Estuve unos segundo ahí tirado.  Al levantarme pasaba una señora absorta en sus cosas y cuando notó ese extraño movimiento que surgía del piso, gritó despavorida y salió corriendo hacia el sur, mientras yo lo hacía en sentido contrario.

Un cuarto susto pero de lenta reacción  ocurrió cuando baje de una buseta en la calle 45 con carrera 17. Llevaba unos anteojos en el estuche y fijado al cinturón. El vehículo iba lleno y al intentar pasar la registradora para bajarme, había una sola puerta, sentí la apretujada.

Bajé, miré el estuche y estaba abierto. Sin pensarlo me volteé y la buseta aún estaba detenida porque el semáforo alumbraba rojo. Subí y con la voz más grave que nunca he hecho en toda mi vida grite desde los escalones:

-         El h.p que me robo lo anteojos o me los devuelve o aquí va a haber un muerto y metí la mano derecha al bolsillo de la chaqueta. El conductor me miró y grito que yo no viaja en su vehículo.

Al momento se acercó un tipo mas bajo  y en voz baja dijo:

-         Que a aquí le mandan para que se calle y se vaya para su casa. Y me entregó los anteojos.

Si que lo hice y rápido. El susto me invadió al pensar en lo mal que ha podido irme por semejante comportamiento.

Y el robo ocurrió en la carrera décima con calle 17, en pleno centro de Bogotá, cuando esperaba un bus en horas de la tarde. Salí de trabajar, hacía sol, desabotoné la camisa, corrí el nudo de la corbata y deje a la vista una bella cadena de oro. Cuando fui a subir al respectivo transporte, me cogieron por atrás del cuello, jalaron la joya, logré agarrar al ladrón, alcancé a darle dos patadas hasta que enfrente se paró el secuaz, me mostró un cuchillo y tuve que dejarlo ir. Frente a un arma, de despistado pase a loco.

domingo, 16 de octubre de 2011

Jhonnyzada 5



Durante la época de inconformidad con el establecimiento (no a la reglas) o mejor de vago, fui un asiduo asistente a las funciones de cine continúo que diversos teatros del centro de Bogotá  ofrecían a sus apreciados clientes.
Mogador, Lux y Faenza eran mis preferidos. En éste último me fascinaba entrar a mirar las dos películas acompañado de sendas empanadas chinas que vendían al frente, ahí sobre la calle 22.   A veces también iba con chinas de carne y hueso, pero era esporádico porque poco apetecían ir a esos cines que ya estaban en  decadencia y en donde era muy fácil una tocadita por parte de algún músico frustrado.

........

▸ Preguntas
1. Según el fragmento, ¿en qué calle vendían las empanadas chinas que se comían en el teatro Faenza?
2. Copia sin cambiar nada la parte del fragmento que empieza en las palabras "Al momento se" y termina después de "por semejante comportamiento.".

........

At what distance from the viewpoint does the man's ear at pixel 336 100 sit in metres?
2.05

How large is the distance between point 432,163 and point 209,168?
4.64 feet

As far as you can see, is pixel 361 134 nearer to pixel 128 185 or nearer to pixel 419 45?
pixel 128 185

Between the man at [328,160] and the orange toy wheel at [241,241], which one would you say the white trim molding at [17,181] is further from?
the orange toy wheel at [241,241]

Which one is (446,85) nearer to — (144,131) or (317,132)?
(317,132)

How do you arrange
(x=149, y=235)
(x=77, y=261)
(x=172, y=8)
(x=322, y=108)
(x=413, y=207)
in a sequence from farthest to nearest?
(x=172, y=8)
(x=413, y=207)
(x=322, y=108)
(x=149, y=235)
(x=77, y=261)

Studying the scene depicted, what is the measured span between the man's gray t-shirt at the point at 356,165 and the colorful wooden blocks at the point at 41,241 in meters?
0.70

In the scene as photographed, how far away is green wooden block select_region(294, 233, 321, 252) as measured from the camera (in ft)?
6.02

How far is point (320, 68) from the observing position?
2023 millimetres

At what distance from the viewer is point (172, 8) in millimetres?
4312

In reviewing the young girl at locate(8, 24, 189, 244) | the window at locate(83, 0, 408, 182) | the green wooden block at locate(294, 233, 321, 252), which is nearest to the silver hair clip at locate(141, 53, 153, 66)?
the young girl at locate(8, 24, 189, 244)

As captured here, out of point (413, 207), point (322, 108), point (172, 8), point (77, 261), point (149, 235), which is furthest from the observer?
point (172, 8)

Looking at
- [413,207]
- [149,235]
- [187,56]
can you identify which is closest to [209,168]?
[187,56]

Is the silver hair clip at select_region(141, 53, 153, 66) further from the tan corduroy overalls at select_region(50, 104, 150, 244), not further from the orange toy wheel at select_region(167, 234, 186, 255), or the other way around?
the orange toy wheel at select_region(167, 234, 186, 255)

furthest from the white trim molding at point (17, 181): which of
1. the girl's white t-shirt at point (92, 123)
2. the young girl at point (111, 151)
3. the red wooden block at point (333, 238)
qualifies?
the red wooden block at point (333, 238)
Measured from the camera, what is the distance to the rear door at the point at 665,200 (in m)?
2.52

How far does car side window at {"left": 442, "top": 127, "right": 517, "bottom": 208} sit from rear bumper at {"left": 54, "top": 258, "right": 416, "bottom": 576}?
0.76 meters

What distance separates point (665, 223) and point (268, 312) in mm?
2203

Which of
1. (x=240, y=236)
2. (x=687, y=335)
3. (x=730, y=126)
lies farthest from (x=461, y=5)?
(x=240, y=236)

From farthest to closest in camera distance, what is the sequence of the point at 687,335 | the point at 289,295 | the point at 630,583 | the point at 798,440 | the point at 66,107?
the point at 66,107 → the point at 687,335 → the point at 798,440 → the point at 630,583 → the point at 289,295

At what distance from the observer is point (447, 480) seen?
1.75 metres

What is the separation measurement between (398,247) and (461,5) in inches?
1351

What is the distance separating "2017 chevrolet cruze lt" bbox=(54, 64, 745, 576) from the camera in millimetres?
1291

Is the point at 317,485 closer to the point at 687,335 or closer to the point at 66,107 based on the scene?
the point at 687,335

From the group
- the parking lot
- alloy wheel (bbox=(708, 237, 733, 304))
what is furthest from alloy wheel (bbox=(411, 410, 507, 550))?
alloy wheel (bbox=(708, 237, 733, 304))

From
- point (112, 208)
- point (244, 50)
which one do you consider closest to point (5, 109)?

........

▸ Respuestas
1. En la calle 22.

2.
Al momento se acercó un tipo mas bajo  y en voz baja dijo:

-         Que a aquí le mandan para que se calle y se vaya para su casa. Y me entregó los anteojos.

Si que lo hice y rápido. El susto me invadió al pensar en lo mal que ha podido irme por semejante comportamiento.